Saya sendiri kerap menggunakan angkot 106 jurusan Parung (Bogor)-Lebak Bulus (Jakarta Selatan). Jalanan yang dilalui angkot tersebut cukup panjang dan padat. Bahkan kemacetan arus lalu lintas di Jalan Raya Pondok Cabe, Cireundeu, seperti tak mengenal waktu.
Adapun kemacetan disebabkan karena volume jumlah kendaraan yang tak lagi sebanding dengan kondisi jalan. Banyaknya perumahan yang tumbuh di kawasan itu, termasuk Pamulang, Sawangan, Parung, hingga Bogor menyebabkan tingkat mobilitas penduduk dan kendaraan meningkat pesat.
Kemacetan diperparah dengan kian ramainya usaha pertokoan, sekolah, hingga pedagang kaki lima yang membuka usaha di pinggir jalan. Pernah terjadi stagnasi lalu lintas di kawasan itu karena ada acara pernikahan warga di pinggir jalan raya. Saat itu sebuah truk tronton hendak melintas, sementara kendaraan tamu undangan harus mencari posisi parkir
Ditambah petugas parker yang tak berpengalaman, jadi deh stagnasi lalu lintas berlangsung hingga beberapa jam. Kemacetan panjang terjadi dari depan Universitas Terbuka dan pertigaan Lebak Bulus-Cinere. Banyak kendaraan mencoba jalan alternatif, tapi hasilnya sama, karena semua orang berpikiran serupa.
Sebagian penumpang angkot terpaksa jalan kaki. Tukang ojek pun jadi laris manis. Panen penumpang.
***
Saat normal saja, menggunakan mobil pribadi bisa memakan waktu hingga satu jam dari Parung hingga Lebak Bulus. Sebaliknya menggunakan angkot lebih cepat 15 hingga 30 menit. Sebuah waktu sangat berharga untuk para pekerja kantor yang rata-rata waktu tempuh dari rumah ke tempat kerjanya antara 2 hingga 3 jam-an
Mengapa bisa begitu? Karena kondisi Jalan Raya Pondok Cabe yang panjangnya lebih dari 5 kilometer memungkinkan sopir angkot untuk melakukan “kreatifitasnya” Tepatnya, mendahului mobil di depannya baik melalui jalur kanan, terutama jalur kiri.

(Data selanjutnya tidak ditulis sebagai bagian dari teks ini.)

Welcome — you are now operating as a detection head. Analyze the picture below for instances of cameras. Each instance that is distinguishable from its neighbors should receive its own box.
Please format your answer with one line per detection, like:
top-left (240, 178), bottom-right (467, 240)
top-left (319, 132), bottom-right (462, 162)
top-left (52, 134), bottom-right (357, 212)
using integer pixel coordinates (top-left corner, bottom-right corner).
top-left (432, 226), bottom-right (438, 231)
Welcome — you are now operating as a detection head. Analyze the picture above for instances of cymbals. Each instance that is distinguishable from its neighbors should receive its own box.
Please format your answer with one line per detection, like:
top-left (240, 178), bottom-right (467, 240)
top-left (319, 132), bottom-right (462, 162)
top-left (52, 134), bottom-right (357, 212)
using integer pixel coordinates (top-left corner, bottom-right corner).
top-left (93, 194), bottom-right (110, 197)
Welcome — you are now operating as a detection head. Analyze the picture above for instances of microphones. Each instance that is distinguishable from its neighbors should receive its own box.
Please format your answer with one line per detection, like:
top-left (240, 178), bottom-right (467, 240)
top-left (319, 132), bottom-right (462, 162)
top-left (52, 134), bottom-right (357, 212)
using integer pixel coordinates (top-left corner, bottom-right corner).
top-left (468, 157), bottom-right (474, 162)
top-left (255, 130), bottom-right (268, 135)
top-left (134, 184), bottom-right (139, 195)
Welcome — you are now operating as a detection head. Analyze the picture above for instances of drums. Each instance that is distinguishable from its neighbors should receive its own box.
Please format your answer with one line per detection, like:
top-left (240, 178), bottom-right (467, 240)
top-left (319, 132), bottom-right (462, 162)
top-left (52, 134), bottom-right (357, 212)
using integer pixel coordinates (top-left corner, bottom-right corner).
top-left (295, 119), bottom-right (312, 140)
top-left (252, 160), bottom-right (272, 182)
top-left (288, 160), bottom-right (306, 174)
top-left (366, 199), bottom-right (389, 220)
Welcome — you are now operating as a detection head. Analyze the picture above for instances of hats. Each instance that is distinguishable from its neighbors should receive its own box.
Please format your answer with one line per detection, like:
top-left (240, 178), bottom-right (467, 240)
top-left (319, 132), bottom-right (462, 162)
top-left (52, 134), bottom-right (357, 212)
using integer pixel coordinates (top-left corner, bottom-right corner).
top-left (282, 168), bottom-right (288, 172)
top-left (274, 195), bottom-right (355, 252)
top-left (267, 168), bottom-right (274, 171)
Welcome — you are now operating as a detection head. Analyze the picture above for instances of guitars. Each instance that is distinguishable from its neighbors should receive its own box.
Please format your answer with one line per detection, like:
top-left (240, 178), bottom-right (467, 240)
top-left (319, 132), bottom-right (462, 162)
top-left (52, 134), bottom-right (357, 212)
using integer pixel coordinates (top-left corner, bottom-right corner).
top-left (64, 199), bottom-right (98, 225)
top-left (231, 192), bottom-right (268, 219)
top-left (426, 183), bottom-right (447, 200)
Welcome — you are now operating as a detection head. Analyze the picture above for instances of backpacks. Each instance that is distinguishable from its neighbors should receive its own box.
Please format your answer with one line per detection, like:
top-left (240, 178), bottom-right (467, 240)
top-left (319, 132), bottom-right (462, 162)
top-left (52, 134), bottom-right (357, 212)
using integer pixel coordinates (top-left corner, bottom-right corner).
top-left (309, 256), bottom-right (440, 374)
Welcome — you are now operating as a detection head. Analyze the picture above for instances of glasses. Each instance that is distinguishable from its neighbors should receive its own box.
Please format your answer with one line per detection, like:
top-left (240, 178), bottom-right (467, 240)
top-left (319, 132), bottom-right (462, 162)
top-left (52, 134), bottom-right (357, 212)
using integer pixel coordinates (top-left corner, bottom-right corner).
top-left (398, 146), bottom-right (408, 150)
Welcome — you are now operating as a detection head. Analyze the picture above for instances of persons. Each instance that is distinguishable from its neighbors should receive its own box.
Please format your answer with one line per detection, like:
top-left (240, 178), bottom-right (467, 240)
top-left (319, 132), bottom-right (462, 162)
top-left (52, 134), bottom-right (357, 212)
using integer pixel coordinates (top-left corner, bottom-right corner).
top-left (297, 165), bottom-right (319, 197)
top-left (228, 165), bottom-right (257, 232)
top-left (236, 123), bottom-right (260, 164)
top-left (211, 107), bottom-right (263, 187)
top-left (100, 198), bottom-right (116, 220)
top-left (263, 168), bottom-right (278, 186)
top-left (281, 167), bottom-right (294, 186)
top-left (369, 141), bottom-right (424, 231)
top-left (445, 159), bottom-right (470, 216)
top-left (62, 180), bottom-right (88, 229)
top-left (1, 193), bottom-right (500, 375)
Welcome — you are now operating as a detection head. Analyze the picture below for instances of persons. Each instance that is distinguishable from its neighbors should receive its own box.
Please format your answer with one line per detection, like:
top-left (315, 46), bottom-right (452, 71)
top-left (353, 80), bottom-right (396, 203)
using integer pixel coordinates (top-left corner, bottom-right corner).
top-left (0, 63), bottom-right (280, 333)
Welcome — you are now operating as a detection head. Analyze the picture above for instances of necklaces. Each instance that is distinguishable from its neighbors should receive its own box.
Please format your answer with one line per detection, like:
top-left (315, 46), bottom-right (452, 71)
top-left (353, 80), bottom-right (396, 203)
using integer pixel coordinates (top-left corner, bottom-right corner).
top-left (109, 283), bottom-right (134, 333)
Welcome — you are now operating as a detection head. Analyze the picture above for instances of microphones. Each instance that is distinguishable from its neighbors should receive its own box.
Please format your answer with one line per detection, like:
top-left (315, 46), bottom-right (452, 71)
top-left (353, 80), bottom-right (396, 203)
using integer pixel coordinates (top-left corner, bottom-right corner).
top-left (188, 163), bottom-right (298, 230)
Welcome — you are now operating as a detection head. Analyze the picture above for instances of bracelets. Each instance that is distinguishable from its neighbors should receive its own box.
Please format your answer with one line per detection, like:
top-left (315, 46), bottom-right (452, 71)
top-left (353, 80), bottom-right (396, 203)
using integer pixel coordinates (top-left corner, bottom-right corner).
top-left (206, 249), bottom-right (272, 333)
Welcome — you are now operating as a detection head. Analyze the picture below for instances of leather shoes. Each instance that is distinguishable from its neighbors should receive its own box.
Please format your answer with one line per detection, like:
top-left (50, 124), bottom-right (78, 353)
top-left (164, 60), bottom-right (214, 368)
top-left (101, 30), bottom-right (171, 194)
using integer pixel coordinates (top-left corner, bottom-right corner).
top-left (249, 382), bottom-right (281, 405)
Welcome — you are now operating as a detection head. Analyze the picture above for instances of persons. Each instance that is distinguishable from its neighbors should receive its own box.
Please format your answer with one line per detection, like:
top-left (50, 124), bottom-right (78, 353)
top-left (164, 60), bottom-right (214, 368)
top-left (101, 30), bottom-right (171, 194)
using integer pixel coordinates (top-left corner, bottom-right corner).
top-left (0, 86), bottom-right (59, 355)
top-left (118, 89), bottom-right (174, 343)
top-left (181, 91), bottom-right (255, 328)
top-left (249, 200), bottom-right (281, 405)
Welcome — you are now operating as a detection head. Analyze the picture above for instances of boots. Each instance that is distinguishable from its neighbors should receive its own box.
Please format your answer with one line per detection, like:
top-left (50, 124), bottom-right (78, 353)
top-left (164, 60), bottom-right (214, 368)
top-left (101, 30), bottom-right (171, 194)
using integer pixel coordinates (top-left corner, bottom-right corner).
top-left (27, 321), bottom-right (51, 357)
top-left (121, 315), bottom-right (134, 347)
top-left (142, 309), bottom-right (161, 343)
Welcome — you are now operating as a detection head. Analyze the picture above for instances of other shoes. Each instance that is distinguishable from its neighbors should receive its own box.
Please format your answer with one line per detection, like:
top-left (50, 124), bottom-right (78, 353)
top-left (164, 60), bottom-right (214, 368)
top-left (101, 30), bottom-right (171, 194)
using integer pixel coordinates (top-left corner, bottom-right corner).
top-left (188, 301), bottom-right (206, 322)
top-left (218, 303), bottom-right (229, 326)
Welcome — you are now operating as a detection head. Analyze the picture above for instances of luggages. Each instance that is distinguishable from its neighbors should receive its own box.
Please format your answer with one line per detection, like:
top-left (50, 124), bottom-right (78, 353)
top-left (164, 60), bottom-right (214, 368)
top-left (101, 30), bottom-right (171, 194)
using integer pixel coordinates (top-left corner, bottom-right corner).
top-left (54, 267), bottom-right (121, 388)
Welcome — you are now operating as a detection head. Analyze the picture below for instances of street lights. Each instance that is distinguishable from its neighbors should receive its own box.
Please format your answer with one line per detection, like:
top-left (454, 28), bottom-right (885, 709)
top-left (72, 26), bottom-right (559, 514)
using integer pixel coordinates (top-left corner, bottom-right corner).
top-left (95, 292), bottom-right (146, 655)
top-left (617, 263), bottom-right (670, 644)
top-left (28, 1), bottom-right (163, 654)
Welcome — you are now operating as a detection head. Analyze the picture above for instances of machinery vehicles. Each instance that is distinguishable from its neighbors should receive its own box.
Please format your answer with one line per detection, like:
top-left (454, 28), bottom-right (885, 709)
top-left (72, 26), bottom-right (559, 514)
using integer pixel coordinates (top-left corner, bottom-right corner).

Hampir tak ada trotoar di sepanjang itu. Sementara saluran air pun tertutup dan dalam kondisi rusak. Jika hujan turun, Jalan Raya Pondok Cabe berubah seperti sungai karena air mengalir deras mengikuti kondisinya yang menurun menuju Lebak Bulus.
Untuk menghindari kemacetan, para sopir angkot pun memaksakan diri melalui jalur kiri. Satu dua angkot melalui jalur kanan saat kendaraan arah sebaliknya tersendat di perempatan atau pertigaan jalan yang banyak jumlahnya di Jalan Raya Pondok Cabe.